Selected text:
┄┄┄┄┄┄
There was way too much interesting material and dialog (the latter of which is not online) to summarize, so I’ll just highlight a few points I thought of interest.


Professor HE Fan, of the Chinese Academy of Social Sciences (CASS) made an interesting presentation reflecting (what I think) is a mainstream Chinese view regarding how best to deal with global imbalances: policy induced structural change, along with demographic and other factors, will mean a much altered Chinese economy in a decade — one that will presumably not run such large current account surpluses. (It occurred to me that it was not substantively different than that view forwarded by PBoC Deputy Governor YI Gang back in October). I commented that in order to get to the long run, one needs to survive in the short run — and time might not be on the side of the rational policymakers, given high unemployment and the likely rise of protectionist pressures in the advanced economies. Hence, policies with short term impacts might be advisable (e.g., accelerated RMB revaluation).
┄┄┄┄┄┄
Exercise 1:
Reproduce the records word for word, starting at the line that contains "Answer in <instances>...</instances>." and ending with the final line of the records.
The passage on global imbalances and the records that follow it are unrelated and should be treated as separate material.
┄┄┄┄┄┄
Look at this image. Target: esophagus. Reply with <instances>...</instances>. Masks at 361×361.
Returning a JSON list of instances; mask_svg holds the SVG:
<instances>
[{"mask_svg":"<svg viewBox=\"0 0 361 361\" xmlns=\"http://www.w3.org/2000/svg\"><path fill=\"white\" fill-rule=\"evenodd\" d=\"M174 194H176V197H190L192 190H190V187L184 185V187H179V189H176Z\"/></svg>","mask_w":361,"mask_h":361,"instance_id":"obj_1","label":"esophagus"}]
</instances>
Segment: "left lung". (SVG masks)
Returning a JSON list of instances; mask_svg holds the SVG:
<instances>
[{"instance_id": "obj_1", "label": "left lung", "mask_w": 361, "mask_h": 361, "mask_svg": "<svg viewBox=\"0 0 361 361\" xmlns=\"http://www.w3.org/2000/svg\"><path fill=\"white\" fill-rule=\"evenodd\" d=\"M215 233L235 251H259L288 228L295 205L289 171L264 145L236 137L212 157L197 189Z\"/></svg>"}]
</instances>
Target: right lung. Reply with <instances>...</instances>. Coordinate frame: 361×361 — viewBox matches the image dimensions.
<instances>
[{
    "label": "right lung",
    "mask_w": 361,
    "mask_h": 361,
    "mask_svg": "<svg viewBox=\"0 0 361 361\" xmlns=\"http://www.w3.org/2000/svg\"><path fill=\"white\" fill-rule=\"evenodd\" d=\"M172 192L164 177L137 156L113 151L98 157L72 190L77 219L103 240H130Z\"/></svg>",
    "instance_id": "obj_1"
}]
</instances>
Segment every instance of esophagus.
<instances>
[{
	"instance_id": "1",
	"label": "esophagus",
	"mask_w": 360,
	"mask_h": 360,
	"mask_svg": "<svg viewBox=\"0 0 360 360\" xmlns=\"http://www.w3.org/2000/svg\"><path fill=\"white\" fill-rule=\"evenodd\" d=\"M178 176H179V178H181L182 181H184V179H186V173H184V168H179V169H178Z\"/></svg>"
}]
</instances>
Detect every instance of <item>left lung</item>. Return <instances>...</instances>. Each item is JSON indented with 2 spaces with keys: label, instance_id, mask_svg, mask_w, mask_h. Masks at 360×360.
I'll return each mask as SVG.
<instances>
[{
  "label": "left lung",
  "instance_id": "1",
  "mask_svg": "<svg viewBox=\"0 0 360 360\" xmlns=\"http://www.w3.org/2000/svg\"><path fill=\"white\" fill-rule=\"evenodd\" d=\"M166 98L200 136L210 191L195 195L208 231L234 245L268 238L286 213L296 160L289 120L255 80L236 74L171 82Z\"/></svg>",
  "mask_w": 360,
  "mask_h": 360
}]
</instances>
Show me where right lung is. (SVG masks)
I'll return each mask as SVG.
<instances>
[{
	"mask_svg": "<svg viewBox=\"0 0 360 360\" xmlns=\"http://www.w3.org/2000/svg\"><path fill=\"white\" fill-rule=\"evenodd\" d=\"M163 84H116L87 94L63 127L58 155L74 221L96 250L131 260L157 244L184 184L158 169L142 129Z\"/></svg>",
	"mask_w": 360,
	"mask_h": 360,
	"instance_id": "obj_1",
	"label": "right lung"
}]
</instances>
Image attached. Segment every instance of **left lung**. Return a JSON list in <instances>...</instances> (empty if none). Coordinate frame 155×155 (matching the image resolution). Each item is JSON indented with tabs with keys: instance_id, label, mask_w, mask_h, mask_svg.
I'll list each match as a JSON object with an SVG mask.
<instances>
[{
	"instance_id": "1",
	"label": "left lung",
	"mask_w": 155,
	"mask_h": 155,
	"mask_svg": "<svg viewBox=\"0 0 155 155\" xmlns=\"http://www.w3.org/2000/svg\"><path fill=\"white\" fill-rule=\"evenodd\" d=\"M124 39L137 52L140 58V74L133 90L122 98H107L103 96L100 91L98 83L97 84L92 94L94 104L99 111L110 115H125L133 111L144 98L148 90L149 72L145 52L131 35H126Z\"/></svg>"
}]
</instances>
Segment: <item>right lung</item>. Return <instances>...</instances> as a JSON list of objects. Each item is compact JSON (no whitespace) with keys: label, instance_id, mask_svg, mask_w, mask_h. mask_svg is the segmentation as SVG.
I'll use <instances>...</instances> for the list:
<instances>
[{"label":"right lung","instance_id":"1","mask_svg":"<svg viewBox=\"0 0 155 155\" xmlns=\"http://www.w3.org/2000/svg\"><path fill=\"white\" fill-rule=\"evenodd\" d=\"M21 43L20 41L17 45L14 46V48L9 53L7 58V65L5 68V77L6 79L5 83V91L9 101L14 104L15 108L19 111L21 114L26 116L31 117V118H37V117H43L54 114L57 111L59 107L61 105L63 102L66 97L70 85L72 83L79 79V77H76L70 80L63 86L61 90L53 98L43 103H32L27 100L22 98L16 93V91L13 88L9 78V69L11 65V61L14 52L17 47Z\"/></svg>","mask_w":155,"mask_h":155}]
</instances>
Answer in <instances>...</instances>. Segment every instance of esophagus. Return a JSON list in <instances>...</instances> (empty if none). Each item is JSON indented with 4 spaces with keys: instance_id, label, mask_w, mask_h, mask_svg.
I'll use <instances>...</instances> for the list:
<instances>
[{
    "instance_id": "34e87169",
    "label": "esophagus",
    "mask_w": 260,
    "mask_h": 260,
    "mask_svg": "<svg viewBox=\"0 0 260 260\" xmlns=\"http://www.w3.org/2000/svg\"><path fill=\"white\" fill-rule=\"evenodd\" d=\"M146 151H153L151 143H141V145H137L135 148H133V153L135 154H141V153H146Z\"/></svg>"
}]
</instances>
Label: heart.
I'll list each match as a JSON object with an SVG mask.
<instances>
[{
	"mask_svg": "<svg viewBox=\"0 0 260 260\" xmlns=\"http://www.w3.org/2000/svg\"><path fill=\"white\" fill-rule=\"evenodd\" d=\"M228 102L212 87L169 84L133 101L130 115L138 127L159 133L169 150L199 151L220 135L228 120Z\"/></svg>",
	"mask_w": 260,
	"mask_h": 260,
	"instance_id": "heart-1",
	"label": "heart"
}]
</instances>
┄┄┄┄┄┄
Exercise 2:
In the passage on global imbalances, what policy does the writer give as an example of one with short-term impacts?

Exercise response 1:
Answer in <instances>...</instances>. Segment every instance of esophagus. Return a JSON list in <instances>...</instances> (empty if none). Each item is JSON indented with 4 spaces with keys: instance_id, label, mask_w, mask_h, mask_svg.
I'll use <instances>...</instances> for the list:
<instances>
[{
    "instance_id": "34e87169",
    "label": "esophagus",
    "mask_w": 260,
    "mask_h": 260,
    "mask_svg": "<svg viewBox=\"0 0 260 260\" xmlns=\"http://www.w3.org/2000/svg\"><path fill=\"white\" fill-rule=\"evenodd\" d=\"M146 151H153L151 143H141V145H137L135 148H133V153L135 154H141V153H146Z\"/></svg>"
}]
</instances>
Label: heart.
I'll list each match as a JSON object with an SVG mask.
<instances>
[{
	"mask_svg": "<svg viewBox=\"0 0 260 260\" xmlns=\"http://www.w3.org/2000/svg\"><path fill=\"white\" fill-rule=\"evenodd\" d=\"M228 102L212 87L169 84L133 101L130 115L138 127L159 133L169 150L199 151L220 135L228 120Z\"/></svg>",
	"mask_w": 260,
	"mask_h": 260,
	"instance_id": "heart-1",
	"label": "heart"
}]
</instances>

Exercise response 2:
Accelerated RMB revaluation.